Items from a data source
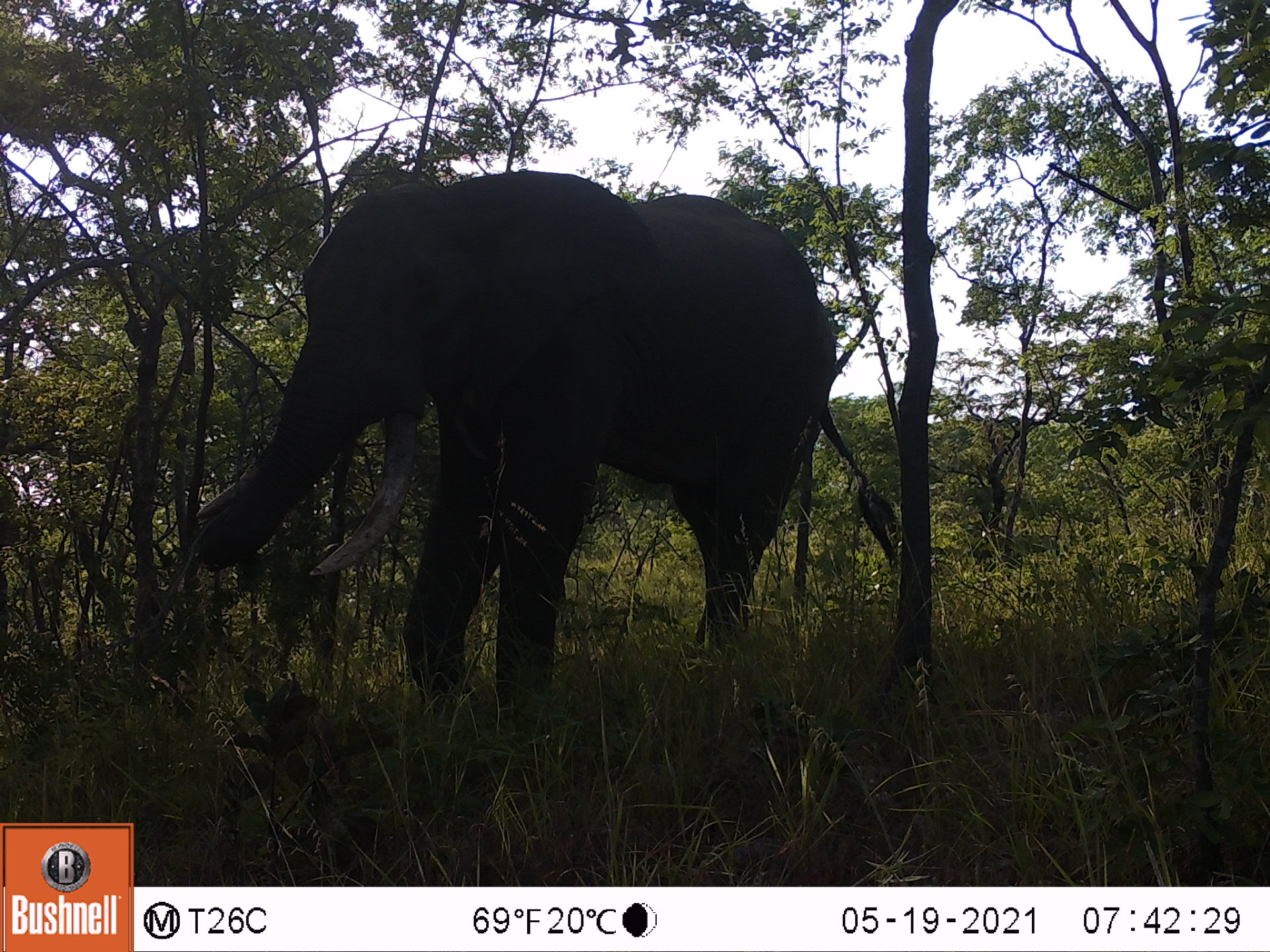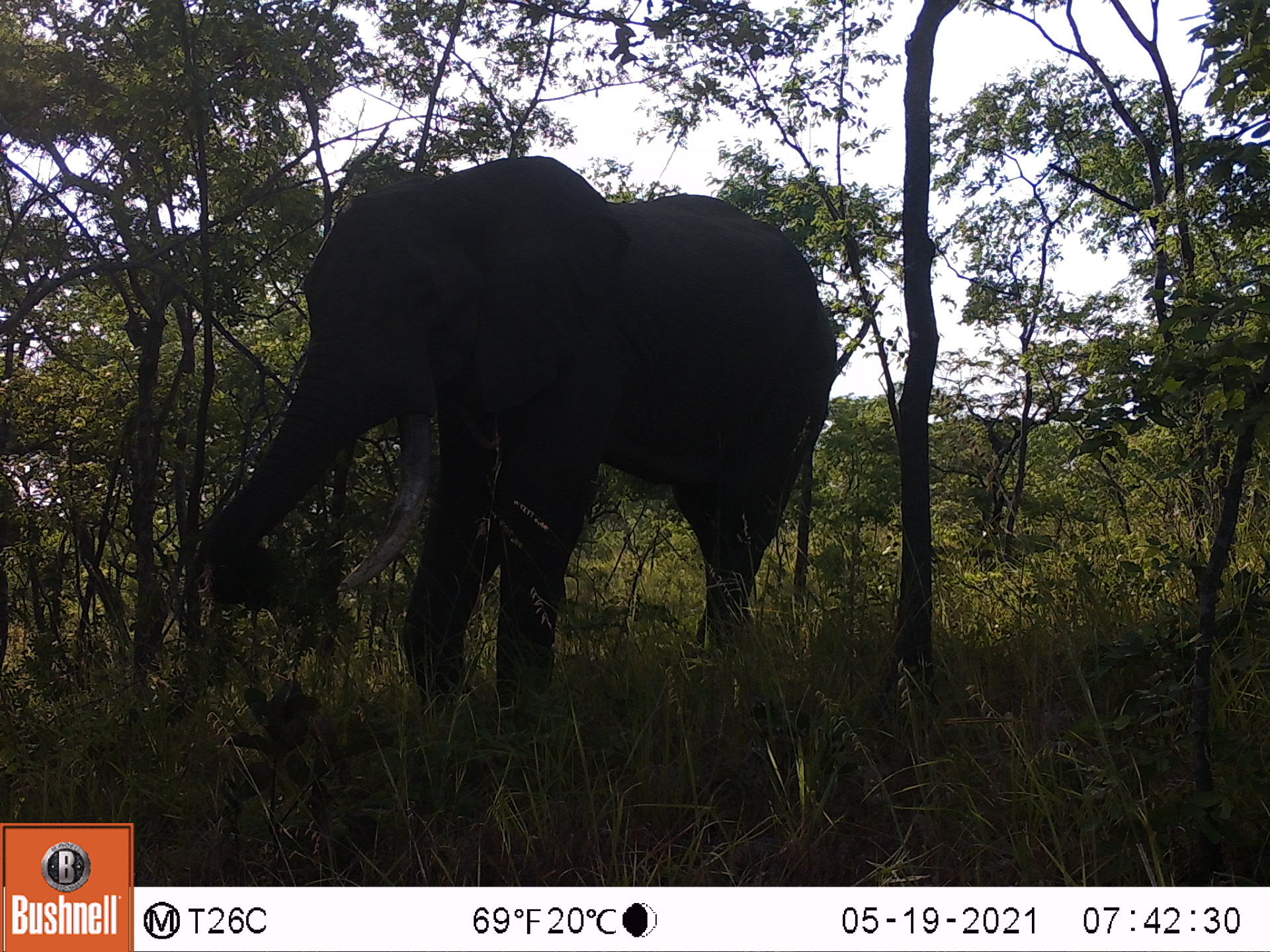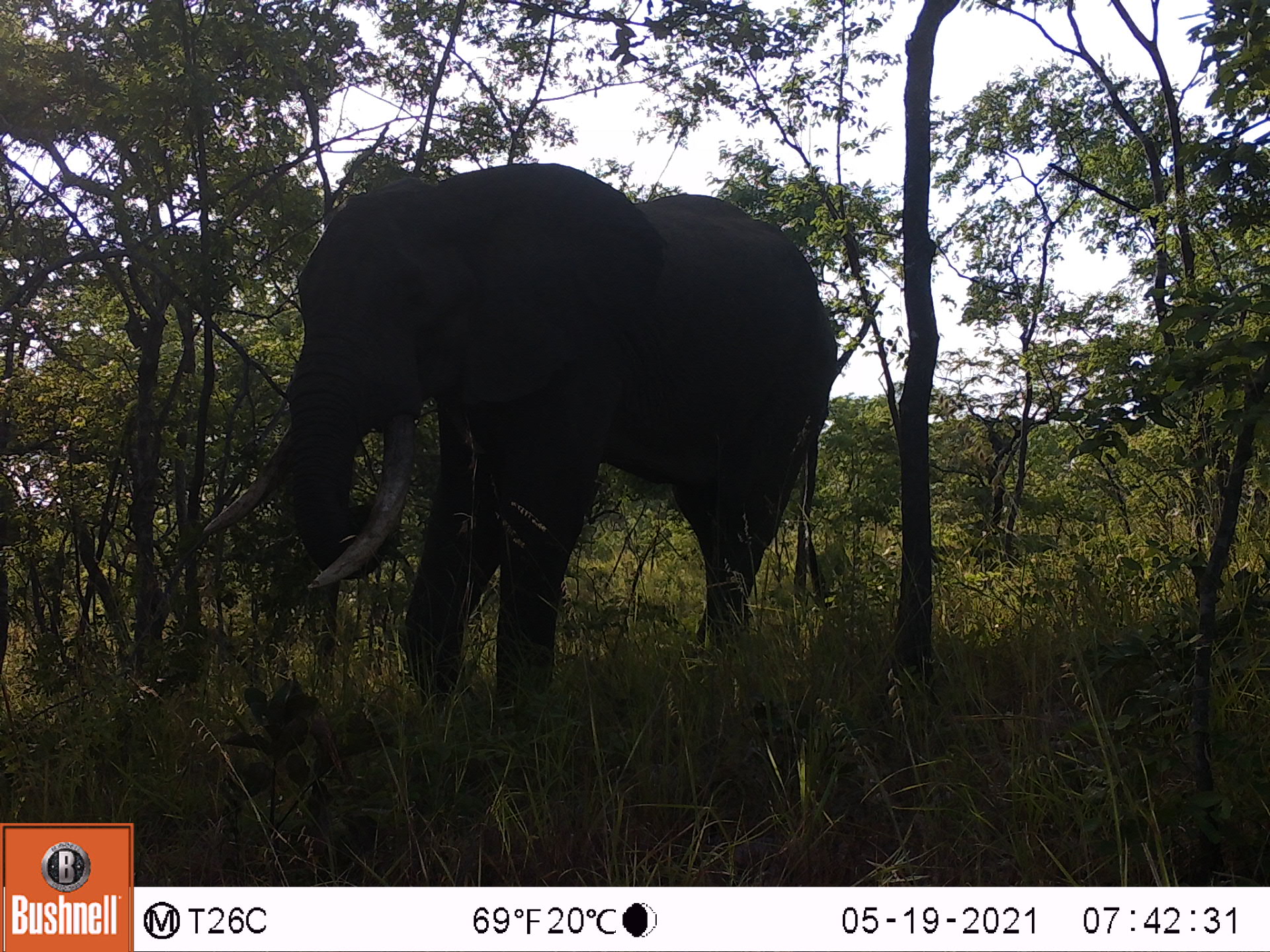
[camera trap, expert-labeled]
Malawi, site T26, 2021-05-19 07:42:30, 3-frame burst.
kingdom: Animalia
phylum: Chordata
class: Mammalia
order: Proboscidea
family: Elephantidae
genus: Loxodonta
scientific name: Loxodonta africana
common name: african savanna elephant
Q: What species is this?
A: African savanna elephant (Loxodonta africana).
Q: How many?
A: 1.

§ What the task requires
Your answer must be the lines from the one that contains "kingdom: Animalia" through the last line of the entries above, copied exactly, with no other lines.

§ Your response
kingdom: Animalia
phylum: Chordata
class: Mammalia
order: Proboscidea
family: Elephantidae
genus: Loxodonta
scientific name: Loxodonta africana
common name: african savanna elephant
Q: What species is this?
A: African savanna elephant (Loxodonta africana).
Q: How many?
A: 1.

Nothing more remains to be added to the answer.